When you hear the word Improvisation, what's the first thing that comes to your mind? Jazz music? Baroque ornamentation? Cool theater exercises? Something completely different? For some, including yours truly, if someone were to say, "Improvise for us," my heart would start to palpitate, my palms would sweat, and I would think, "Is there any way out?" I know I'm not the only one to feel this way. In Western music, we have moved away from a tradition of improvisation into a world of control and order.
What exactly is Improvisation? Is it really just making things up as you go along? Sure, I guess, at the most basic interpretation of improvisation. But who wants to hear that? No, good improvisation takes a bit more training, practice, and experience.
So, here's my issue. I taught high school choir for 11 years. During most of my time as a teacher, one of the National Standards of Music from NAfME (National Association for Music Education) involved the students being able to improvise. My thought was, "I don't know how to improvise. How the heck am I going to teach them?"
I tried. And I tried. I went to workshops, I read articles, but nothing stuck. Most of the techniques I learned about focused on helping students learn how to improvise a solo. I wanted the whole choir to improvise at the same time!

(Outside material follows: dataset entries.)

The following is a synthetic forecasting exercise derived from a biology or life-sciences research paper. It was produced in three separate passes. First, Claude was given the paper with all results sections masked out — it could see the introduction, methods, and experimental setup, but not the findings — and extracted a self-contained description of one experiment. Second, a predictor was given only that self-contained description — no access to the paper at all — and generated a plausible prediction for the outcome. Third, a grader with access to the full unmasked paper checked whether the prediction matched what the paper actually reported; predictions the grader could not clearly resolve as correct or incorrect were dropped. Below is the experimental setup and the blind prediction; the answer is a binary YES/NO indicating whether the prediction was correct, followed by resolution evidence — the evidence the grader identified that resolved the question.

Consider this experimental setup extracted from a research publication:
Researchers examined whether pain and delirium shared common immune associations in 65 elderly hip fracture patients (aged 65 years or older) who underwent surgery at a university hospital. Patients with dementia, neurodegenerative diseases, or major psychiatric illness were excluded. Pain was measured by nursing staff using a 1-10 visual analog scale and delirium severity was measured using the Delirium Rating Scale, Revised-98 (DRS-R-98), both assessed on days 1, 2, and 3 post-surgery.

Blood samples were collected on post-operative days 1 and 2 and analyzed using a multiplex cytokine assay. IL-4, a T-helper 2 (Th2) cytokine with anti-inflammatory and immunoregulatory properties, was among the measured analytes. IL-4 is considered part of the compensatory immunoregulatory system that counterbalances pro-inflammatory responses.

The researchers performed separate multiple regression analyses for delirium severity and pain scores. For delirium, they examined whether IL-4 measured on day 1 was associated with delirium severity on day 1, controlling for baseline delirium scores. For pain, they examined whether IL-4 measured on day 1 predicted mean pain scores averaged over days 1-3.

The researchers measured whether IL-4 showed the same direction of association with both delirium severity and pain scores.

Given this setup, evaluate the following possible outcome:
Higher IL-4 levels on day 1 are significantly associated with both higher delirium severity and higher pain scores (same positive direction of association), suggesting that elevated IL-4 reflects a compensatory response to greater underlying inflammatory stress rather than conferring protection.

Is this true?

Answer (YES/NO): NO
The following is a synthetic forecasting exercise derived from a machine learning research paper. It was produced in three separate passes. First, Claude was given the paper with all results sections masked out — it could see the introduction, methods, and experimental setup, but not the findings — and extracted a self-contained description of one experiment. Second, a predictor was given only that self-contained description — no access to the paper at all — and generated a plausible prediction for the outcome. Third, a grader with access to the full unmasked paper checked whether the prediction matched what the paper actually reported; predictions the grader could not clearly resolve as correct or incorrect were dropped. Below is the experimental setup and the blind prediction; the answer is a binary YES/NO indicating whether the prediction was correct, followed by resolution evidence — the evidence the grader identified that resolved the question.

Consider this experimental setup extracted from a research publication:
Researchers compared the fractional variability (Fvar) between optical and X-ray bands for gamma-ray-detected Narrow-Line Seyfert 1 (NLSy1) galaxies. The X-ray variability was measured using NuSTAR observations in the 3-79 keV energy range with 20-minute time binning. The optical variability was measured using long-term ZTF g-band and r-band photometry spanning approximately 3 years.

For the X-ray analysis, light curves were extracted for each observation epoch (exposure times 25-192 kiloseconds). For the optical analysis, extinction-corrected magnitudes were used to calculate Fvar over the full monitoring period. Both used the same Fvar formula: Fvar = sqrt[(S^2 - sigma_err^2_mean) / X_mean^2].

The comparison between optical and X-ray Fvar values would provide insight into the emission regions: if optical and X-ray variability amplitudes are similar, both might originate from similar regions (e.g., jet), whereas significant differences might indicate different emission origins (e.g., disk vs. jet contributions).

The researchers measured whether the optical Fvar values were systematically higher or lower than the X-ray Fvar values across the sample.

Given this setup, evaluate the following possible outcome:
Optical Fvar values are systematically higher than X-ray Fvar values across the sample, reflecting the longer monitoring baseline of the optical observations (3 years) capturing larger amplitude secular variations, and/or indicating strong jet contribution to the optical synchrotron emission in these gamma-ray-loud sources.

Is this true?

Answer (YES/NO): YES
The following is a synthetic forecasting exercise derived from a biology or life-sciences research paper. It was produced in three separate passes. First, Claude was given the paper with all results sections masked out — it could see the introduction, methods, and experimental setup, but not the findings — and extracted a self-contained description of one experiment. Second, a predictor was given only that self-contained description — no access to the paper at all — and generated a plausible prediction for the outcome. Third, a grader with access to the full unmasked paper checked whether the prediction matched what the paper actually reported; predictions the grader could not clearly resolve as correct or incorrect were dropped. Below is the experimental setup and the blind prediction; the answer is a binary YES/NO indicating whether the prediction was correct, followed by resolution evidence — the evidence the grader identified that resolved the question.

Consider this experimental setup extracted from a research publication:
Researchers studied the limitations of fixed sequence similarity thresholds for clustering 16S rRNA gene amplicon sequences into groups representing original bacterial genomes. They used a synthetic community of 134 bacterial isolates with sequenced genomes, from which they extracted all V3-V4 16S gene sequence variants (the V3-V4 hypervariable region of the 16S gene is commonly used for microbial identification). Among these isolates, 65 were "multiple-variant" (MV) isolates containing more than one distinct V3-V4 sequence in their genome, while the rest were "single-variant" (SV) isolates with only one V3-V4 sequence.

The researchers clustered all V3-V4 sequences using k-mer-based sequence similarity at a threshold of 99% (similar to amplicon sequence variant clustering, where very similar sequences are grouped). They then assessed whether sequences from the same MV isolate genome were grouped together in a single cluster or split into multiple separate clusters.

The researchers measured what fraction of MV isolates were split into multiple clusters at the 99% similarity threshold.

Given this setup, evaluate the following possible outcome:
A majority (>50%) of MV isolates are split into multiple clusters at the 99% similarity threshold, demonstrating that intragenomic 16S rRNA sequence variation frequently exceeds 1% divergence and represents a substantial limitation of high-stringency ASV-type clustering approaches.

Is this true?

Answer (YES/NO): YES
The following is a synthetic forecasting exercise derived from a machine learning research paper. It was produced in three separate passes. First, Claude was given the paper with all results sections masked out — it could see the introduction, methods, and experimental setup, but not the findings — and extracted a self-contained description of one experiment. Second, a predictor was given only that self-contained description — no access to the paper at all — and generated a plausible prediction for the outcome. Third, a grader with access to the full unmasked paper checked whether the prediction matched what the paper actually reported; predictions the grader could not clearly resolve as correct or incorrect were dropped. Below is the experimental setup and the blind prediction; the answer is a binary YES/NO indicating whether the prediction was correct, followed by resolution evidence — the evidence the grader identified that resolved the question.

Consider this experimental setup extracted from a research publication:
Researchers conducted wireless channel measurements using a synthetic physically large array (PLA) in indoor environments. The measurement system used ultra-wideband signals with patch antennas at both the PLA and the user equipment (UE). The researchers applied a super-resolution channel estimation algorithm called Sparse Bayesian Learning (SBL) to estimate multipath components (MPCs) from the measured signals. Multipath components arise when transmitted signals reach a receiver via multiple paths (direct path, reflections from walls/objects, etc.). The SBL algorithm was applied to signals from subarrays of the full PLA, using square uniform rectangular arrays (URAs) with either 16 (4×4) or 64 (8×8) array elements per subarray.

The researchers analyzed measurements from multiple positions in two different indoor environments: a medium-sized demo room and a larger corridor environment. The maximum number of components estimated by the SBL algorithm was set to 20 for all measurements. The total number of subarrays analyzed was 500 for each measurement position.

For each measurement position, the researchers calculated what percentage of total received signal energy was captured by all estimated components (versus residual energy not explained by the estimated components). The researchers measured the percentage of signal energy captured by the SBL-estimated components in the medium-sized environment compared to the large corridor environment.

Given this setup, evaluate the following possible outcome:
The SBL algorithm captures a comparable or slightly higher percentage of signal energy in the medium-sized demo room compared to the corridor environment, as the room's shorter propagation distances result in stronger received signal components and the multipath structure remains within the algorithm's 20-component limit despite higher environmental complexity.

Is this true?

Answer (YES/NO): NO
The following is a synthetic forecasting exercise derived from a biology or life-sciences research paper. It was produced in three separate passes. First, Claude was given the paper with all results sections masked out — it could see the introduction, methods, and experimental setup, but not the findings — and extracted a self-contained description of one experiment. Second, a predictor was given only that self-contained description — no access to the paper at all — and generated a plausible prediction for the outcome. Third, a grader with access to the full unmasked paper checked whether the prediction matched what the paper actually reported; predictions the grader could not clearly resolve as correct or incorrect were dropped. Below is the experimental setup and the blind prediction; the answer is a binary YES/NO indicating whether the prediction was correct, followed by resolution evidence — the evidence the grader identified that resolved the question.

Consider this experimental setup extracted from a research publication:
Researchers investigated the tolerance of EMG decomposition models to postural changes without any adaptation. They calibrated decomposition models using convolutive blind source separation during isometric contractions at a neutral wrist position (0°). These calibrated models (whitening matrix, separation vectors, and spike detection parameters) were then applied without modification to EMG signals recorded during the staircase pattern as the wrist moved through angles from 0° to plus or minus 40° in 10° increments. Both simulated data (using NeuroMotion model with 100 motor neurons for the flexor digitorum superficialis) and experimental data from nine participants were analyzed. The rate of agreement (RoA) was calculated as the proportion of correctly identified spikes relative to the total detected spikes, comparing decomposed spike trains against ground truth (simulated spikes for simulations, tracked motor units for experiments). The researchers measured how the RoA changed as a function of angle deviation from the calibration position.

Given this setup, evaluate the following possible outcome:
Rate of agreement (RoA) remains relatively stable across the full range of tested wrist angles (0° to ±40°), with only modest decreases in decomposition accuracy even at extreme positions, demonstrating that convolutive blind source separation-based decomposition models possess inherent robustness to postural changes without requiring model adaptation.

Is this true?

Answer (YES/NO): NO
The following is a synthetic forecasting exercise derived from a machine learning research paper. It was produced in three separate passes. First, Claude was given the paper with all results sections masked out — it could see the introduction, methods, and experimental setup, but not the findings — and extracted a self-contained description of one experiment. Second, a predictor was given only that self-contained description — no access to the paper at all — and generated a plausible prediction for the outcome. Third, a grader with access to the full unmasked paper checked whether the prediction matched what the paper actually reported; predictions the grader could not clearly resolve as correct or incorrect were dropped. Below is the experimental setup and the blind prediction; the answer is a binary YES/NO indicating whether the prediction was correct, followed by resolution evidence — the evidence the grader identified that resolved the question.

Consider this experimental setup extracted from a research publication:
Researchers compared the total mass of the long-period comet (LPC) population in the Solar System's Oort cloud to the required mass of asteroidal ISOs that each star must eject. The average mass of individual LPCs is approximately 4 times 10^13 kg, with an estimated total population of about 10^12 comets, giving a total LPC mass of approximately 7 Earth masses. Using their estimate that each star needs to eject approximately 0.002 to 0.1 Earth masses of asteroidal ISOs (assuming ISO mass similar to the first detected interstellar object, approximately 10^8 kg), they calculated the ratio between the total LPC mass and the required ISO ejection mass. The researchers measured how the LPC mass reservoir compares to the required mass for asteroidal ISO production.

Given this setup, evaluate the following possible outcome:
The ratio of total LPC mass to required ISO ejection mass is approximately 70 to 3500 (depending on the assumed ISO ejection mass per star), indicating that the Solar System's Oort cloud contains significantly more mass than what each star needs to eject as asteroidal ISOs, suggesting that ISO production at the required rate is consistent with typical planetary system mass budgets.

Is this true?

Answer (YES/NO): NO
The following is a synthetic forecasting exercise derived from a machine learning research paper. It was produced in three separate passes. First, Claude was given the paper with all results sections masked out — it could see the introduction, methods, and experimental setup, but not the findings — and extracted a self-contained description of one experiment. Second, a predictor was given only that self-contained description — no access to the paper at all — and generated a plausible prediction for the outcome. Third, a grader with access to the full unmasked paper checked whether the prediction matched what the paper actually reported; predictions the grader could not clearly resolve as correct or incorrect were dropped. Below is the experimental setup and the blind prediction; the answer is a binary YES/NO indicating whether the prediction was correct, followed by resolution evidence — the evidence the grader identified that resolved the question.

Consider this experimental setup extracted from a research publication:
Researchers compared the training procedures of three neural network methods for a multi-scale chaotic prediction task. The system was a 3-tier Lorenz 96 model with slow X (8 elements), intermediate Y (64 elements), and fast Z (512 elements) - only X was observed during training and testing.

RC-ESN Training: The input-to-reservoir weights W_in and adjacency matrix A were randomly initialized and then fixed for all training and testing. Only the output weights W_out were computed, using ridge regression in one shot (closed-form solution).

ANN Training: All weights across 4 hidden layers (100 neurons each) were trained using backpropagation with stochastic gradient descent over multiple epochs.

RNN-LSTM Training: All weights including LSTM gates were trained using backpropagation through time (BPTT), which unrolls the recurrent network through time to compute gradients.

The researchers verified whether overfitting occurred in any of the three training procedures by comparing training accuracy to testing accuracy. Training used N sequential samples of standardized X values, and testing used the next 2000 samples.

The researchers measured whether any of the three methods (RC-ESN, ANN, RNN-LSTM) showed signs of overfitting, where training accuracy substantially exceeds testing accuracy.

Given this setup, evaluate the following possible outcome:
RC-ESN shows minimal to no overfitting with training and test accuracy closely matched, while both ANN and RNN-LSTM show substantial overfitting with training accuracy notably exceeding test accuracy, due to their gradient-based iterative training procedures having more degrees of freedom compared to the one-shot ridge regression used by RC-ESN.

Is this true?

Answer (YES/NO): NO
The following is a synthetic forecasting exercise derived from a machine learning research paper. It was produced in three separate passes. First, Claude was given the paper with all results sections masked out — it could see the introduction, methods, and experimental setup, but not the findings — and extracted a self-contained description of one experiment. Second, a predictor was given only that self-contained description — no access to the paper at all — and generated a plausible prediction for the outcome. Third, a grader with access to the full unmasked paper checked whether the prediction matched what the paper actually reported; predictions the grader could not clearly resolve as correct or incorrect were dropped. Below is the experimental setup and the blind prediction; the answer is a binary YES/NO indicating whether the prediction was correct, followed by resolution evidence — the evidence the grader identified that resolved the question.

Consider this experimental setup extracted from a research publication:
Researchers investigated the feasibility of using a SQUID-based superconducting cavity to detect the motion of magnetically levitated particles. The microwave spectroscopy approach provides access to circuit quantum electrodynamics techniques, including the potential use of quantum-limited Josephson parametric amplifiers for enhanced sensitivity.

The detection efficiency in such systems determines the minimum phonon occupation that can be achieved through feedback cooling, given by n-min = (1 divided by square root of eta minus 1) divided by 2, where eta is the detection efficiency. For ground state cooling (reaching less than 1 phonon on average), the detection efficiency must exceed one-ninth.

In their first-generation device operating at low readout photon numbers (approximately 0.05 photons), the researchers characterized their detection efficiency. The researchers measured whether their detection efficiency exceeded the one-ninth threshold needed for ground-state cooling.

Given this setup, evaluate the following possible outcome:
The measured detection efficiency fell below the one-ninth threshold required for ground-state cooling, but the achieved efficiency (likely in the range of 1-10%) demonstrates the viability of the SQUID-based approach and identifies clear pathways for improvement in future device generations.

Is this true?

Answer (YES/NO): NO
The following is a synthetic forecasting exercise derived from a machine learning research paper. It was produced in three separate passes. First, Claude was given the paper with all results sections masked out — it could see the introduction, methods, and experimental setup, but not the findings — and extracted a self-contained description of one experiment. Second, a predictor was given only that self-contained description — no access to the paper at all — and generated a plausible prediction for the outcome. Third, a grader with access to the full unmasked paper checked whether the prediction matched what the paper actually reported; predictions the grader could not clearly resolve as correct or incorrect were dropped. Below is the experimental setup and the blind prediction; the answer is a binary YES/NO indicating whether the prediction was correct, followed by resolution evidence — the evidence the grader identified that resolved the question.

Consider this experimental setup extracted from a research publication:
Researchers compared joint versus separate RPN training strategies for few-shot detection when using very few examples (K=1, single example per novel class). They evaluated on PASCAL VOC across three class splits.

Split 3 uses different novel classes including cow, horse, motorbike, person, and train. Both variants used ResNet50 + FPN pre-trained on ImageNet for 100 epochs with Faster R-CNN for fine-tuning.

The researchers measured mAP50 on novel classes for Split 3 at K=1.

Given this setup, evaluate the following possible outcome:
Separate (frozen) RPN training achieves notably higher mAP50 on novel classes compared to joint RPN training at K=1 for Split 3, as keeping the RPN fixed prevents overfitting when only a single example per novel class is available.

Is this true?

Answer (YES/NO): YES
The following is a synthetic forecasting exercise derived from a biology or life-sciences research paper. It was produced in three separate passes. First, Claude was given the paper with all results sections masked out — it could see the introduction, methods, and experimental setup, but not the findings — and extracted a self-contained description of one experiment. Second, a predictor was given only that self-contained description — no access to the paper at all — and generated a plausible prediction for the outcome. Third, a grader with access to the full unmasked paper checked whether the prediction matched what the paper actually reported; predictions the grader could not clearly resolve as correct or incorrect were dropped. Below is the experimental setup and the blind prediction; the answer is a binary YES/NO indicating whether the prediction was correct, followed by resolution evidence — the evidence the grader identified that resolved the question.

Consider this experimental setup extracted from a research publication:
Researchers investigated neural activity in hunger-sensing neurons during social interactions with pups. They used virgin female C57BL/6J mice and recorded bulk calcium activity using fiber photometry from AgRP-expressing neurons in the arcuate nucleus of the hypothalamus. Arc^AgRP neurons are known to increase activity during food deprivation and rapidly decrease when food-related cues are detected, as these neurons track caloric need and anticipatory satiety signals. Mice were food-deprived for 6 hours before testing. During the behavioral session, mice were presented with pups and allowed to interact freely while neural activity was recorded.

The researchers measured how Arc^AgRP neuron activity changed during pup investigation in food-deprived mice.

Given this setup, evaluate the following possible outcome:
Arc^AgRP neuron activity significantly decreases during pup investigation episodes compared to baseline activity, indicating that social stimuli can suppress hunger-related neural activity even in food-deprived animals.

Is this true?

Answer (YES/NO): NO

I wanted to have my choir make up a song on stage for all their parents to hear!
But it never happened.
I was still stuck not knowing how to teach what I wanted.
So, now I'm at the University of Washington working towards a DMA in Choral Conducting and I thought, "What a perfect opportunity to finally crack this nut!" As part of my studies, and as one of my three major topics, I am researching improvisation, hopefully with the end goal being able to answer the question, "How do I get a whole choir to successfully improvise at the same time?"
I'm only at the beginning of my research. I have loads of questions, and loads of books. I want to hear from you, though. I want to hear from those that are in the classroom that are either finding improvisational success, or, like me, are experiencing frustrations. I'd love to hear your thoughts to some of these questions:
1) What is your definition of improvisation? Do you think we should broaden the definition?
2) How would you assess an improvisation as being successful?
3) What pedagogical reasons do you see for improvisation?
4) What are your favorite tools/techniques for teaching improv?
5) Why do you think students are hesitant to approach improvisation?
6) What are some resources you think I need to look up/watch/read?
Please comment below with your own thoughts.
I hope that after a couple months of research, I'll be able to write a follow up post about my findings.
Sorry if this post seemed a little rambling...I was just making it up as I went along.